Flugverkehr Mehr Kontrollen nach Anschlagsversuch

In den USA ist ein Anschlag auf ein Linienflugzeug mit fast 300 Passagieren nur knapp fehlgeschlagen. Ein 23-jähriger Nigerianer versuchte in der Nacht zum Samstag, eine Airbus-Maschine der Linie Delta auf dem Flug von Amsterdam nach Detroit kurz vor der Landung in die Luft zu sprengen. Weltweit erhöhten Flughäfen daraufhin ihre Sicherheitsvorkehrungen.

Detroit - Als er einen Sprengsatz an seinem Bein zu zünden versuchte, wurde er von Passagieren und Besatzungsmitgliedern überwältigt, so dass das Flugzeug sicher landen konnte. US-Präsident Barack Obama ordnete aus seinem Weihnachtsurlaub in Hawaii verschärfte Sicherheitsmaßnahmen an, viele Flughäfen in Europa und den USA erhöhten ihre Vorkehrungen.
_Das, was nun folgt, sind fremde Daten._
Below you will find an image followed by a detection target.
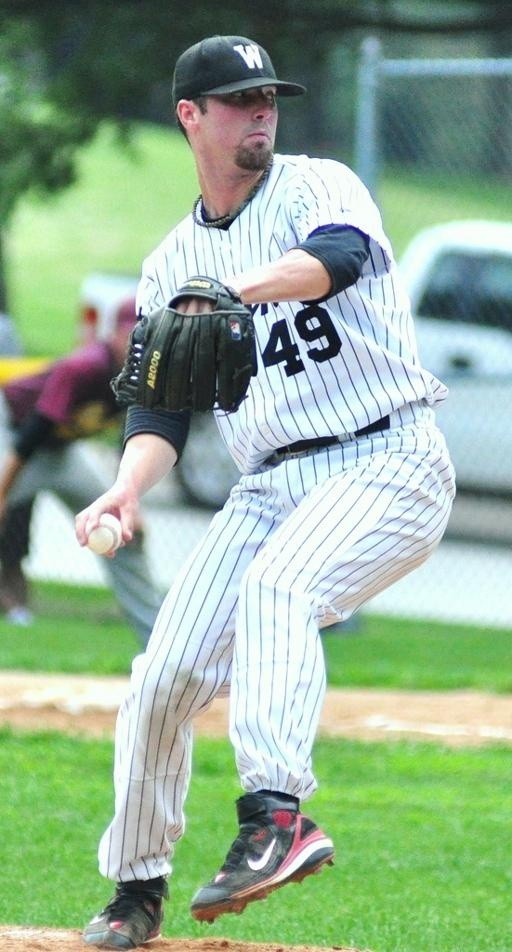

Der Täter erlitt schwere Verbrennungen und befand sich am Samstag in Untersuchungshaft. Ein US-Regierungsmitarbeiter sprach von einem versuchten Terrorakt. Von den insgesamt 278 Passagieren erlitten bei dem Zwischenfall zwei leichte Verletzungen. Die EU-Kommission erklärte, der Vorfall zeige erneut, dass im Kampf gegen den Terror ständige Wachsamkeit erforderlich sei.

Die deutschen Behörden prüften nach Angaben des Innenministeriums, ob Sicherheitsvorkehrungen erhöht werden sollten. Nach Angaben von niederländischen Behörden trat der Mann die Reise in der nigerianischen Metropole Lagos an und stieg in Amsterdam um. Auf dem Flughafen Schiphol habe er die üblichen Sicherheitschecks wie Metalldetektoren durchlaufen, die jedoch den Schmuggel gefährlicher Substanzen nicht völlig ausschließen könnten. Die britische Polizei durchsuchte Wohnungen in London, wo der Mann Ingenieurwissenschaften studierte.

Mutmassliche Verbindungen zu Al-Kaida

Dem Täter war es gelungen, ein leicht entflammbares Pulver an seinem Bein versteckt an Bord zu schmuggeln. Der Mann mit dem Namen Abdul Farouk Abdulmutallab habe im Verhör gestanden, das Pulvergemisch mittels einer mit Chemikalien gefüllten Spritze zur Explosion bringen zu wollen, sagte ein US-Regierungsmitarbeiter.

Der Festgenommene habe zwar nicht auf einer Flugverbotsliste gestanden, bei der Suche in anderen Geheimdienst-Datenbanken sei der Name aber schnell aufgetaucht, sagte der Republikaner Peter King, Mitglied des Heimatschutzausschusses im Repräsentantenhaus. Jetzt müsse herausgefunden werden, ob der Vorfall Teil eines größeren Plans gewesen sei und noch weitere Anschläge drohen könnten.

"Soweit ich weiß, hatte er Verbindungen zur Al-Kaida oder zumindest Verbindungen zu anderen Extremisten", sagte King. Den Sicherheitsbehörden sei offenbar ein gravierender Fehler unterlaufen ist.

Ein Vertreter des Sicherheitsausschusses im Repräsentantenhaus sprach von einem ziemlich ausgeklügelten Anschlag neuer Art. Der vereitelte Anschlag weckte Erinnerungen an den sogenannten Schuhbomber Richard Reid, der vor acht Jahren bei einem Flug über dem Atlantik mit einem ähnlichen Plot gescheitert war. Der in Großbritannien geborene Reid, der sich selbst als Anhänger von Al-Kaida-Chef Osama bin Laden bezeichnet hat, sitzt eine lebenslange Haftstrafe in den USA ab.